Я старался думать о постороннем:
– Сибилла, моя жена сказала, что у меня была подборка высказываний о тумане. Где они?
– Да, есть куча рваных ксерокопий. Но я переписала все тексты в компьютер. За что благодарить, это просто удовольствие. Я сейчас, мы быстро найдем, в какой папке.
Я, конечно, знал, что существуют на свете компьютеры (как и что существуют аэропланы), однако, безусловно, я притронулся к компьютеру впервые в этой новой жизни. Все вышло как с велосипедом – стоило сесть за клавиатуру, пальцы забегали самостоятельно.

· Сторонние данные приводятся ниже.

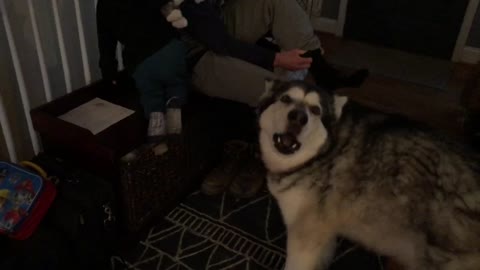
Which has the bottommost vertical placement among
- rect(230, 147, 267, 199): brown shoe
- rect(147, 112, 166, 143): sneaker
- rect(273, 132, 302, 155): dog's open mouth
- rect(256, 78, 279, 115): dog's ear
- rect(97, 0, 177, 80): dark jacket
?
rect(230, 147, 267, 199): brown shoe

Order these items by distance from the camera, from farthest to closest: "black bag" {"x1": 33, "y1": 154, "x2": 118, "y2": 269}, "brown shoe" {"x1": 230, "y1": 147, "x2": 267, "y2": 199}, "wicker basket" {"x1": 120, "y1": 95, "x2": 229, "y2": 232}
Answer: "brown shoe" {"x1": 230, "y1": 147, "x2": 267, "y2": 199}, "wicker basket" {"x1": 120, "y1": 95, "x2": 229, "y2": 232}, "black bag" {"x1": 33, "y1": 154, "x2": 118, "y2": 269}

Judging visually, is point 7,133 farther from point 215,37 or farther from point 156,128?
point 215,37

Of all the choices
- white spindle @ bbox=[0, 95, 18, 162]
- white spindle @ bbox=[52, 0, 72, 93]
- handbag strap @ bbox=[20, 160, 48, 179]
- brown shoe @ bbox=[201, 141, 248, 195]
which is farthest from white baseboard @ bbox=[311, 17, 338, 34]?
handbag strap @ bbox=[20, 160, 48, 179]

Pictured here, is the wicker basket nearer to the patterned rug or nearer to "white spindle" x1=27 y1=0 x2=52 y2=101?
the patterned rug

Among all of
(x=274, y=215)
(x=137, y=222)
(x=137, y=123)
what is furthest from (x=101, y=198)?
(x=274, y=215)

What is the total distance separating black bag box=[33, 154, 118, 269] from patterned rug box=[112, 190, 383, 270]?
0.48 feet

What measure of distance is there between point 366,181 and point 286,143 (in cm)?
26

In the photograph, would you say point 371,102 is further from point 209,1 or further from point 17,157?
point 17,157

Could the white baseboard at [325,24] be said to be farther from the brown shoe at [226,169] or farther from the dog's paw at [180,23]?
the dog's paw at [180,23]

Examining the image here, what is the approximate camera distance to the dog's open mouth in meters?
1.17

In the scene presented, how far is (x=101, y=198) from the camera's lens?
1268mm

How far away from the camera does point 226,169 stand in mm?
1788

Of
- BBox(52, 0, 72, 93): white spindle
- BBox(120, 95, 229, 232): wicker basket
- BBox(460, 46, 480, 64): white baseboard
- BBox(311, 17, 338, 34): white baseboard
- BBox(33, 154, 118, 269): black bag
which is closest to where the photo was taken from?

Туманов у меня набралось на сто пятьдесят страниц. Действительно, думаю, сильно мне душу перепахали эти туманы… Вот «Флатландия» Эбботта: двухмерная среда, где живут только плоские фигуры, треугольники, квадраты, многоугольники. Если они не способны смотреть сверху, а при взгляде сбоку видимы только линии, как же им узнавать друг друга? А благодаря туманам. Если в атмосфере присутствует туман, то предметы, которые находятся на расстоянии, скажем, в три фута, мы видим значительно хуже, чем предметы, расположенные на расстоянии двух футов одиннадцати дюймов. В результате тщательное и постоянное наблюдение за сравнительной ясностью или расплывчатостью линий позволяет нам делать заключение о конфигурации предметов, причем с огромной точностью. Везет же треугольникам, блуждают себе в тумане и все понимают: вот он шестиугольник, вот он параллелепипед. Хотя двухмерные, однако счастливее меня. Большинство накопленных цитат я знал наизусть.
– И с чего бы это? – ломал я голову, рассказывая Паоле. – Ведь все мое должно было быть забыто? А коллекция цитат уж такая моя! Она подобрана лично мною.
– А ты не думай, будто помнишь то, что насобирал, – отвечала Паола. – Ты, наоборот, насобирал все, что помнил. Цитаты – часть твоей энциклопедии. Как все те прочие стихотворения, которые ты читал здесь мне в первый день, вернувшись из больницы домой.
Как бы то ни было, цитаты я припоминал сразу. Начиная с известной Дантовой:
Как, если тает облачная мгла,
Взгляд начинает различать немного
Все то, что муть туманная крала,
Так, с каждым шагом, ведшим нас полого
Сквозь этот плотный воздух под уклон,
Обман мой таял, и росла тревога…
У Д’Аннунцио хороший туман в «Ноктюрне»: Кто-то проходит рядом со мной, не вызывая шуму, будто бы босиком… Туман попадает в рот, наполняет легкие. У Каналь Гранде туман скопляется, застаивается. Незнакомцы все серы, все легки, незнакомцы – тени. Под самым домом антиквара он вдруг стремительно исчезает. Вот антиквар – истинно черная дыра: что упало, то пропало, не жди возврата.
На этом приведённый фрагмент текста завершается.